▸ TEXTE À LIRE:
((

Face au déclin des abeilles dans le monde, les initiatives se multiplient pour leur redonner une place au cœur des villes. Inspirée par le modèle d’Oslo en Norvège, la ville d’Epernay a mis en place un « chemin des abeilles » pour inviter les habitants à devenir acteurs de la biodiversité locale.
1 an et demi d’organisation
Au cœur de la Marne, Epernay est la 2ème collectivité au monde à proposer une carte interactive pour repérer les sites où les pollinisateurs peuvent s’alimenter. Jonathan Rodrigues, adjoint au maire en charge du développement durable, a pris appui sur l’exemple de la capitale norvégienne pour créer le site internet sparnacien (Ndlr : les sparnaciens sont les habitants d’Epernay) et sa carte collaborative. « Il s’agit d’un bon vecteur ludique et didactique qui donne l’occasion aux habitants d’être acteurs de la biodiversité locale. » Le service développement durable a entamé les démarches pour que le projet consacré aux abeilles devienne une réalité.
Les 5 500 euros nécessaires à la conception du site internet dédié et aux actions de communication à destination des habitants ont en partie été financés par une subvention du ministère de l’environnement. Reconnu territoire à énergie positive pour la croissance verte, Epernay s’est appuyé sur les compétences de son territoire. « Le service des espaces verts a accompagné la démarche mais nous nous sommes aussi concertés avec la fédération départementale des apiculteurs. Nous avons également pris les conseils du programme national Abeilles- sentinelles de l’environnement. En multipliant les concertations, nous avons réduit le risque d’oublier des informations et profiter des compétences présentes sur le territoire. »
Après un an et demi de concertation et de patience administrative, le chemin des abeilles d’Epernay a vu le jour en ligne mais ne se limite pas à indiquer les initiatives citoyennes sur une carte. « Les habitants peuvent y trouver des explications sur la pollinisation, des conseils pour jardiner durablement ou encore une liste des plantes mellifères adaptées aux abeilles mais aussi à notre climat. On découvre ainsi qu’une abeille, avec un rayon d’action de trois kilomètres autour de sa ruche, reste très localisée. »
Jouer le jeu des abeilles
Pour encourager les habitants d’Epernay à s’inscrire dans le chemin des abeilles, la municipalité a privilégié la présentation de plantes et arbres faciles d’entretien.
Conscient que la mise en place du site internet, bien que riche d’informations, ne soit pas suffisant, Jonathan Rodrigues met l’accent sur les vecteurs de promotion que la ville et les partenaires ont pu mettre en place. « Nous distribuons régulièrement des plantes mellifères aux habitants dans différentes occasions. Chacun plante ce qu’il souhaite et assure une diversité qui garantit l’alimentation variée pour les abeilles. »

))

▸ DONNÉES PRÉSENTÉES:
((

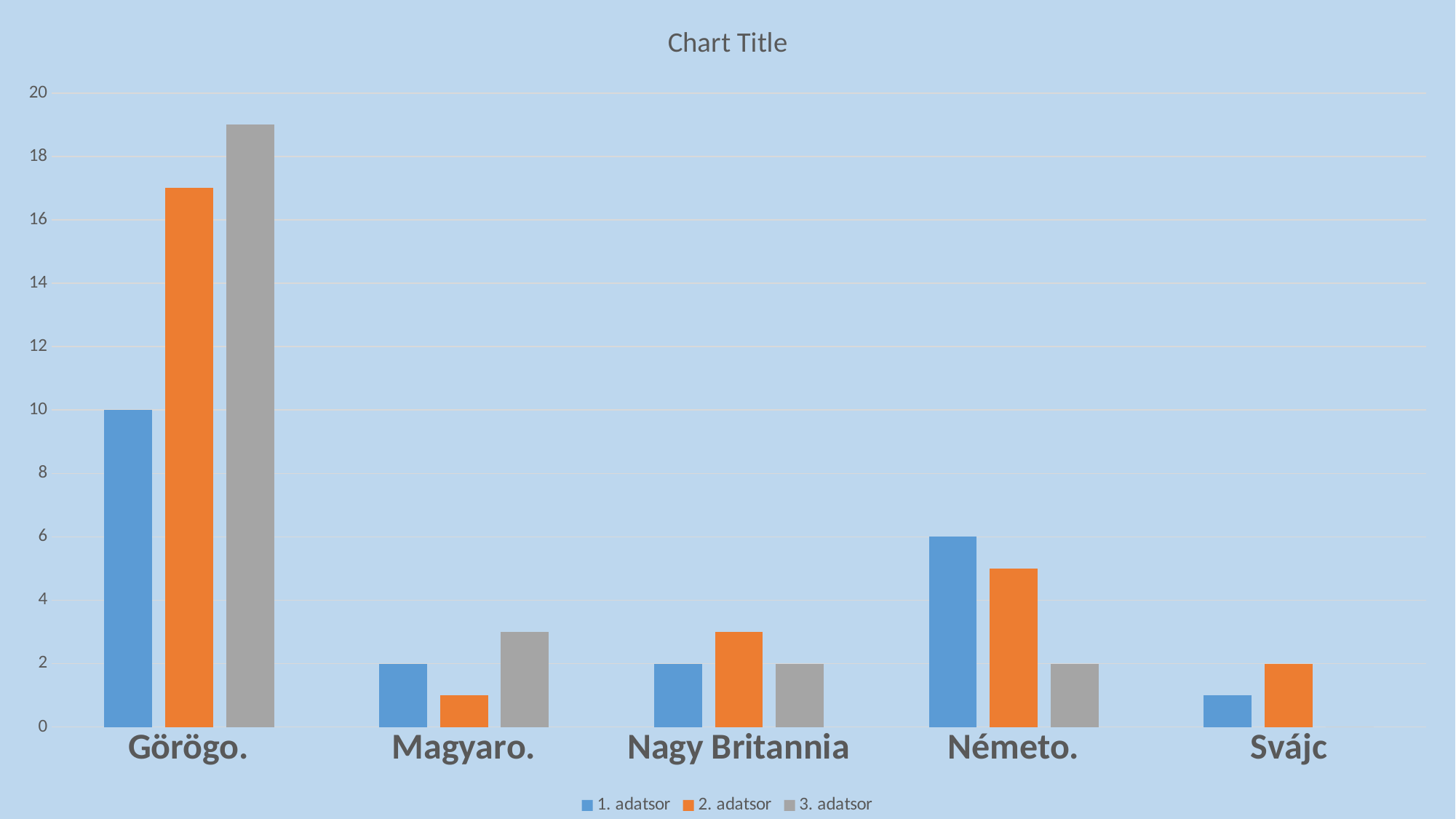
What kind of chart is shown on the slide? bar chart Is the value of 2. adatsor for Németo. greater or less than 4? greater Which is larger for Magyaro.: 1. adatsor or 2. adatsor? 1. adatsor Which category has the lowest value for 1. adatsor? Svájc What is the value of 3. adatsor for Nagy Britannia? 2 What is the difference between the 1. adatsor values for Görögo. and Németo.? 4 How many series does the legend list? 3 Is the value of 3. adatsor for Görögo. greater or less than 18? greater Which category has the highest value for 3. adatsor? Görögo. What is the value of 1. adatsor for Görögo.? 10 How many categories are shown on the x axis? 5 What is the value of 1. adatsor for Németo.? 6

))

▸ TRAVAIL À FAIRE:
1 - Répondez aux questions suivantes sur le texte sur le chemin des abeilles.
(a) Sur quelle ville Epernay a-t-elle pris modèle ?
(b) Combien a coûté la conception du site internet et des actions de communication ?
(c) Quel est le rayon d'action d'une abeille autour de sa ruche ?
2 - Rédigez la suite du texte sur le chemin des abeilles, à partir de sa dernière phrase.

▸ ÉLÉMENTS DE CORRIGÉ:
1 -
(a) Oslo, en Norvège.
(b) 5 500 euros.
(c) Trois kilomètres.

2 -
Le marché aux fleurs devient prétexte à la distribution de graines tandis que les gagnants de la course des climats se sont vus récompensés par la traditionnelle bouteille de Champagne locale accompagnée cette année d’une plante mellifère en lieu et place du bouquet de fleurs coupées habituel.
Ailleurs, une entreprise, avec le soutien de la commune, a distribué des graines à ses salariés. « Les sparnaciens apprécient ces initiatives et se montrent enthousiastes à l’idée de planter ces fleurs. Les habitants comme les services municipaux ont adopté le réflexe en privilégiant les plantes adaptées à la biodiversité et chaque manifestation nous donne l’opportunité de rappeler l’existence de la démarche. »
Les mariages célébrés dans cette commune de 23 000 habitants sont l’occasion d’offrir aux jeunes mariés un pot de miel, une autre façon de promouvoir l’action, les abeilles et les 7 ruches municipales dont la production estivale a atteint 208 kilos en 2018.
Un projet qui évolue
Malgré un engouement manifeste et un retour des abeilles constaté à Epernay, l’adjoint en charge du développement durable reconnait que les habitants n’ont pas toujours le réflexe d’inscrire leurs contributions sur la carte. Difficile donc de quantifier les retombées précises de l’initiative. Toutefois, les équipes qui œuvrent sur le projet ont facilité la démarche de contribution pour les citoyens. « Avant, chaque initiative devait faire l’objet d’une validation avant de figurer sur la carte et demandait au contributeur de se reconnecter ensuite. Pour éviter la démotivation possible à attendre l’accord des services, il n’y a qu’une seule étape pour inscrire son action et y joindre une photo. C’est simple et valorisant pour les habitants qui mettent en lumière leur jardin ou leur balcon. »
Pour l’élu, pas besoin de grands espaces pour contribuer. Chaque citoyen peut agir et devenir acteur de la protection des abeilles en plantant les bonnes fleurs dans sa jardinière. Fière d’avoir obtenu notamment le trophée Eco – Actions 2018 pour son chemin des abeilles, la municipalité d’Epernay met sa démarche à la disposition des collectivités qui le souhaitent. « Nous avons mis en place un contrat de cession pour que d’autres suivent l’exemple et reprennent le principe ou même les textes s’ils le souhaitent. On donne nos idées si d’autres en veulent » conclue Jonathan Rodrigues.
Le chemin des abeilles d’Epernay pourrait ainsi devenir la première étape d’une autoroute qui sillonnerait tout le territoire national au profit de cet insecte indispensable.